### [PROBLEM REQUIREMENTS]
Transcribe exactly, please, the lines from the one containing "Master built in" through the end of the records below, and leave out the pictures.
Segment Start: EXERCISE MATERIALS
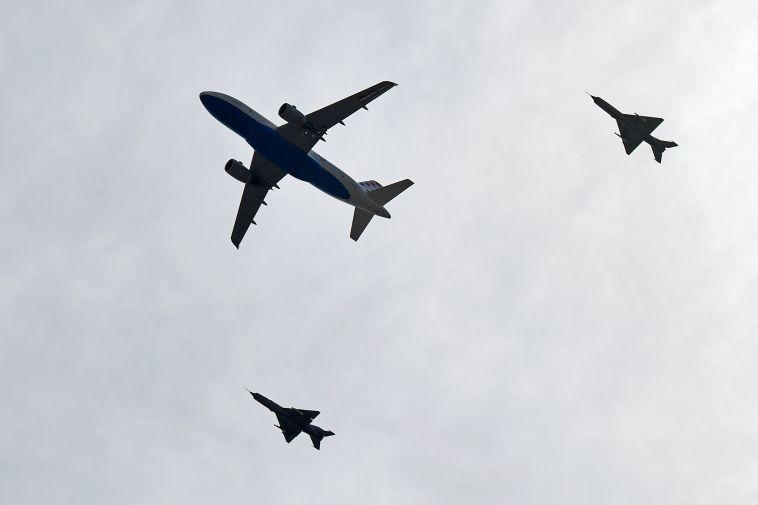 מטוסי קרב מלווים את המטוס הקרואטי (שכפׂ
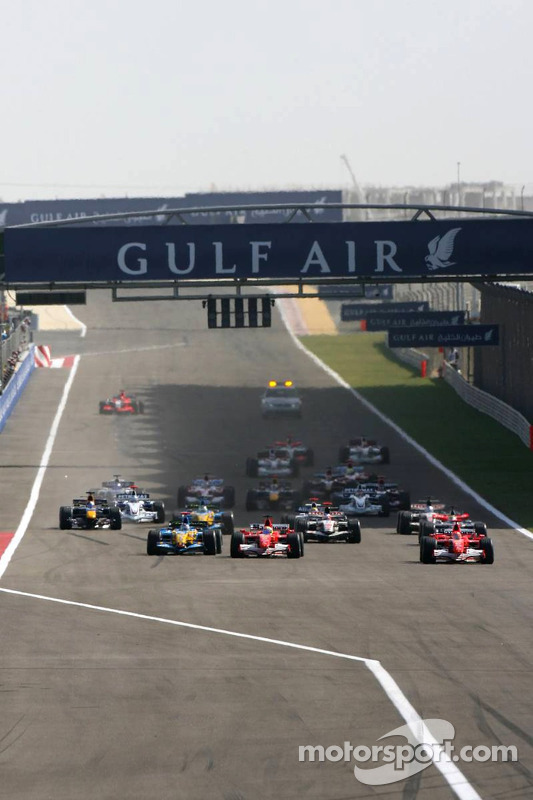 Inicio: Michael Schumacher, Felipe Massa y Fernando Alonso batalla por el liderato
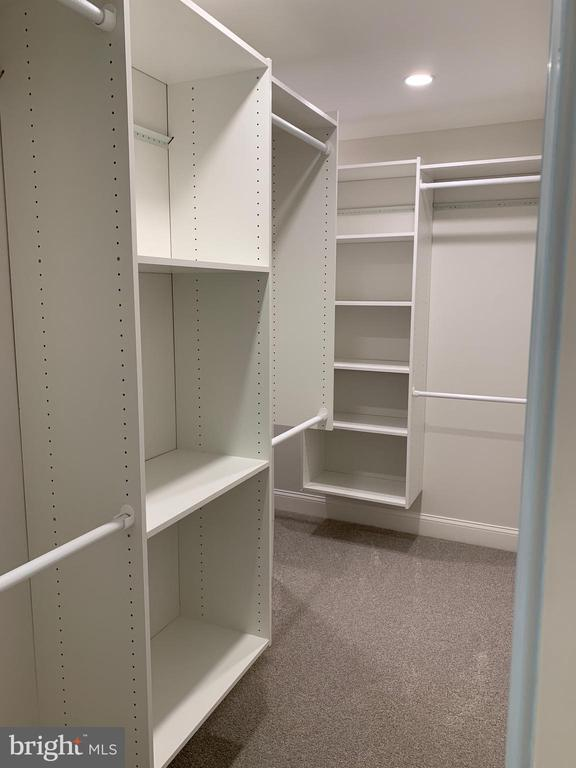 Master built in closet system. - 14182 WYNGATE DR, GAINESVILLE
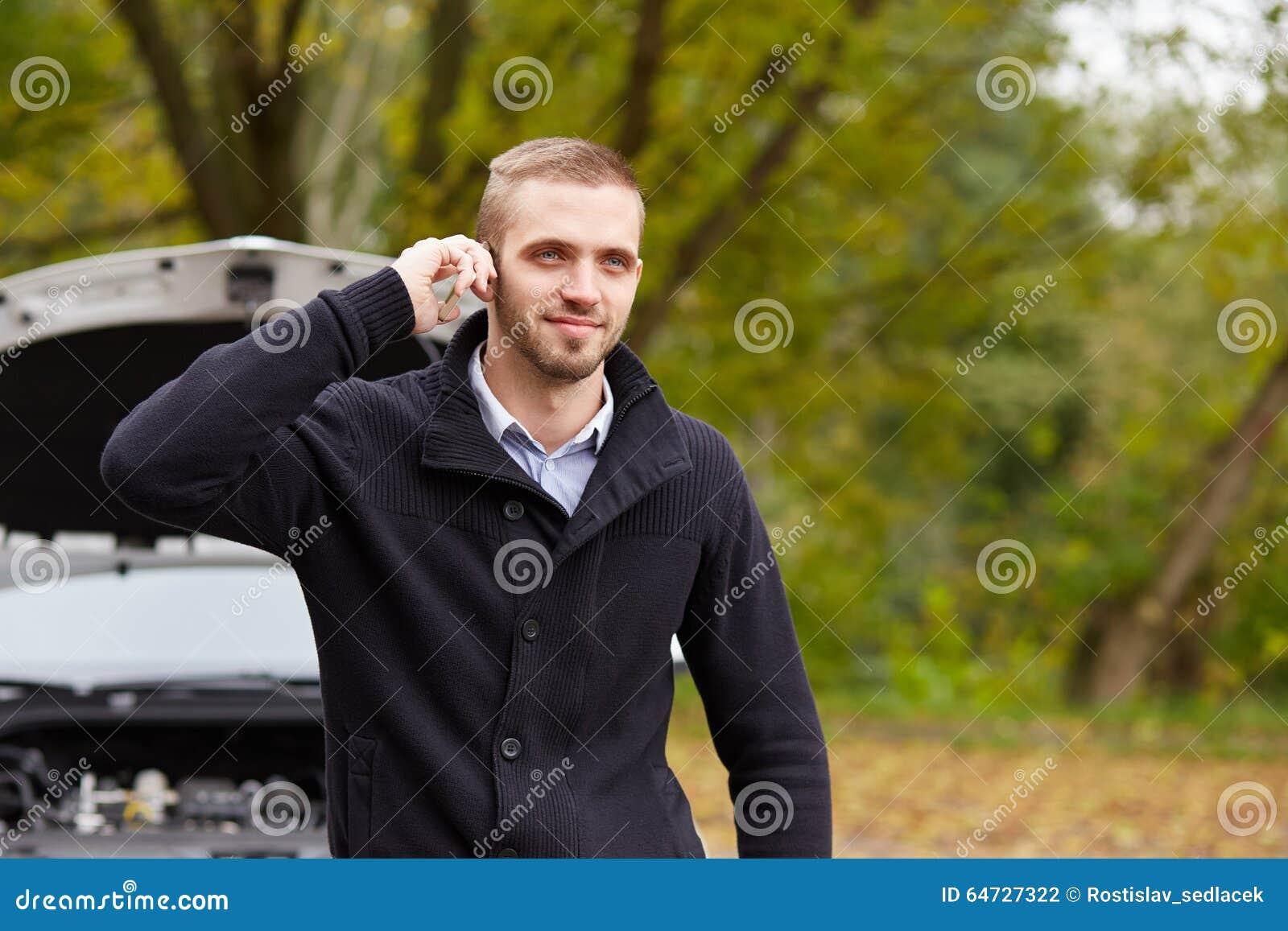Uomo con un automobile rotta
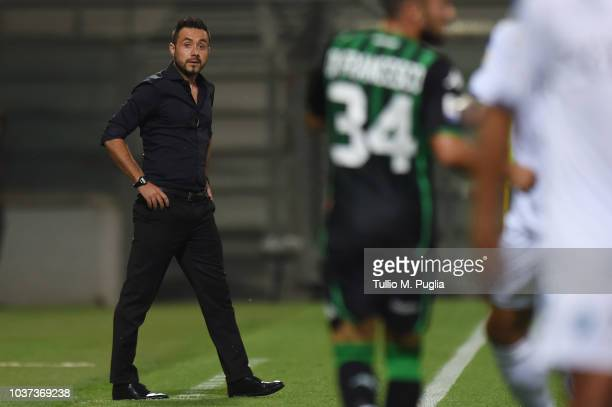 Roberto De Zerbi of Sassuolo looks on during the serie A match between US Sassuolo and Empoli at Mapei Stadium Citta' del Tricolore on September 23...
Segment End: EXERCISE MATERIALS
### [OUTPUT OF THE TASK]
 Master built in closet system. - 14182 WYNGATE DR, GAINESVILLE
Uomo con un automobile rotta
 Roberto De Zerbi of Sassuolo looks on during the serie A match between US Sassuolo and Empoli at Mapei Stadium Citta' del Tricolore on September 23...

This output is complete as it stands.